The standard trade-off we face in control system design is achieving a desired behavior without excessive computational complexity that would prohibit real-time applications. In autonomous systems as they have emerged, safety becomes such a crucial factor that we are often willing to sacrifice performance for the sake of safety, thus sometimes designing the system in an over-conservative manner. Therefore, in addition to trading off performance with computational complexity, the inclusion of hard constraint (safety) guarantees creates a new dimension in system design: the level of conservativeness in the control which also depends on the computational complexity we are willing to tolerate to achieve better performance and less conservativeness.

Most optimal control problems with hard constraints capturing “safety” quickly become intractable.
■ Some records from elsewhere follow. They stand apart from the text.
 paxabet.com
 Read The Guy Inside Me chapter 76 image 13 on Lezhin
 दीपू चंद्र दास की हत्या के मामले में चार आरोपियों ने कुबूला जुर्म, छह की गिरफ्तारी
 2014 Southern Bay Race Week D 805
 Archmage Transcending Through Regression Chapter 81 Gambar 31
Control Barrier Functions (CBFs) allow the derivation of sufficient conditions for these constraints with three key properties: (a) They transform the original state constraints (e.g., safe distances to avoid collisions) into constraints allowing us to derive explicit feedback controls that guarantee constraint satisfaction, (b) These transformed constraints are linear in the control/decision variables (as long as the dynamics involved are affine in the control but otherwise arbitrary), (c) They possess “forward invariance” in preserving safety. Thus, optimal control problem solutions can be obtained by discretizing time and solving a sequence of convex optimization problems (QPs) when the objective is quadratic). The solutions guarantee safety, but can become conservative. Moreover, these QPs can also become infeasible.
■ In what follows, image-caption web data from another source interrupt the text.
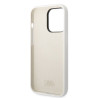 Karl Lagerfeld KLHCP14XSNIKBCH Back Case for Apple iPhone 14 Pro Max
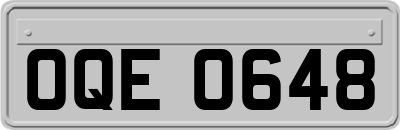 OQE0648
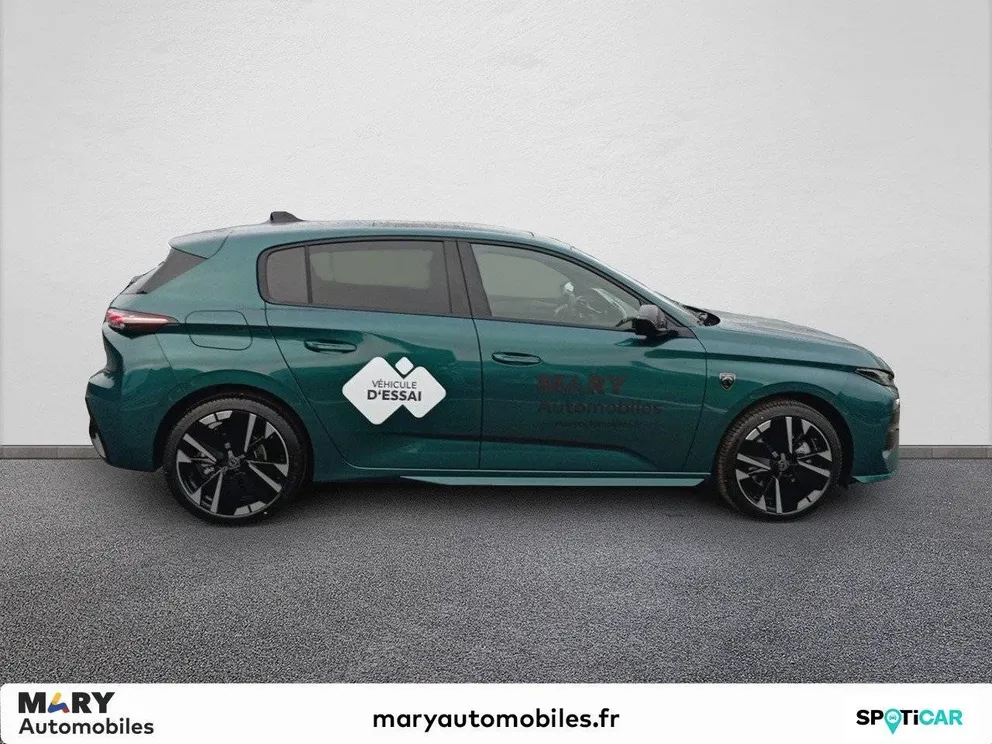 Véhicule occasion 205905 - peugeot 308 - Photo 4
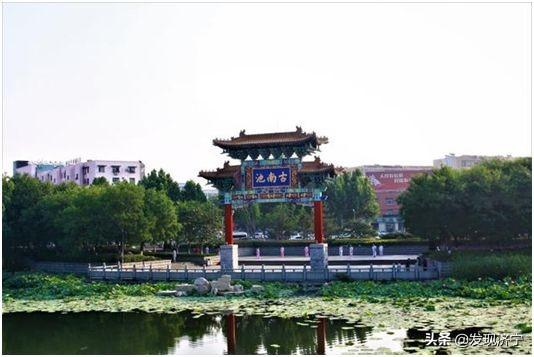 那些老一輩濟寧人耳熟能詳?shù)臐鷮幑虐司?，不應該被遺忘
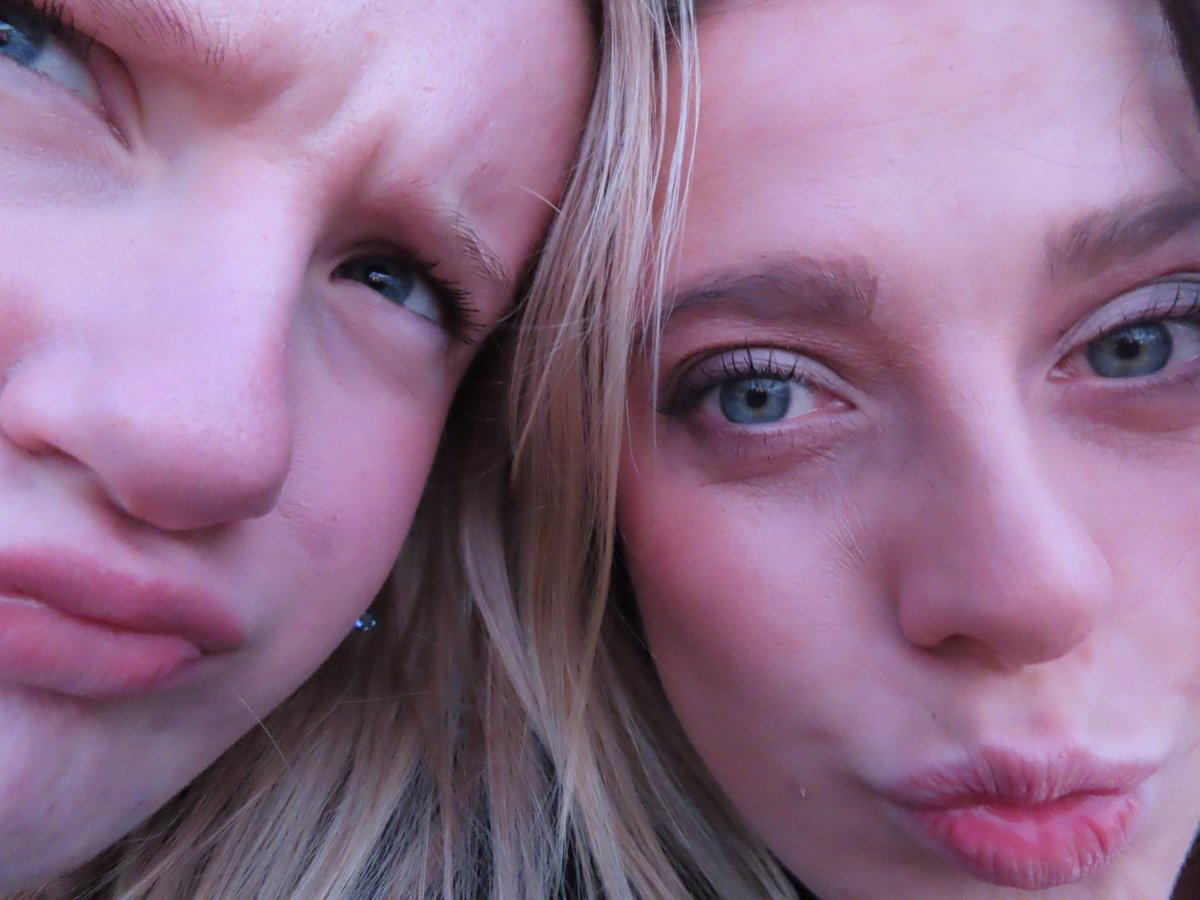 Lilly Webb tweet media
In a series of recent papers (and the book Xiao, W., Cassandras, C.G., and Belta, C., “Safe Autonomy with Control Barrier Functions: Theory and Applications”, 2023), our research has shown that:

  • Updating the control in an event-driven manner (rather than time-driven) eliminates all infeasibility cases due to inter-sampling effects caused by time-driven updates.
  • The rest of infeasible cases are due to conflicts between CBF constraints and control/decision limits. These can also be eliminated by identifying additional constraints that ensure the prevention of such conflicts.
  • Developing adaptive CBFs enables the use of these methods to time-varying environments, as well as to guarantee that when agents are outside a safe set their state can converge to the safe set in finite time.
  • Event-triggered CBFs allow the use of these methods to autonomous multi-agent systems where the agent dynamics are unknown. This opens up the opportunity to develop model-free methods for the control and optimization of autonomous multi-agent systems.
  • These new methods have been applied to Autonomous Vehicles (AVs), including a project where they were implemented on an actual AV (NEXTCAR – see picture) and tested in the Mcity facility (Ann Arbor, Michigan). The assumption so far, however, is that all vehicles in a transportation network are AVs. This needs to be relaxed!
  • Ongoing work is now leading to new results for (cooperating) AVs that must co-exist with (uncooperative) human-driven vehicles. In a broader setting, this creates a game environment where cooperating agents can form coalitions to counteract the unpredictable behavior of uncooperative agents. Some of these new results are surprising and promising, e.g., Li, A., Chavez Armijos, A., and Cassandras, C.G., “Cooperative Lane Changing in Mixed Traffic can be Robust to Human Driver Behavior”, Proc. of 62nd IEEE Conference on Decision and Control, 2023.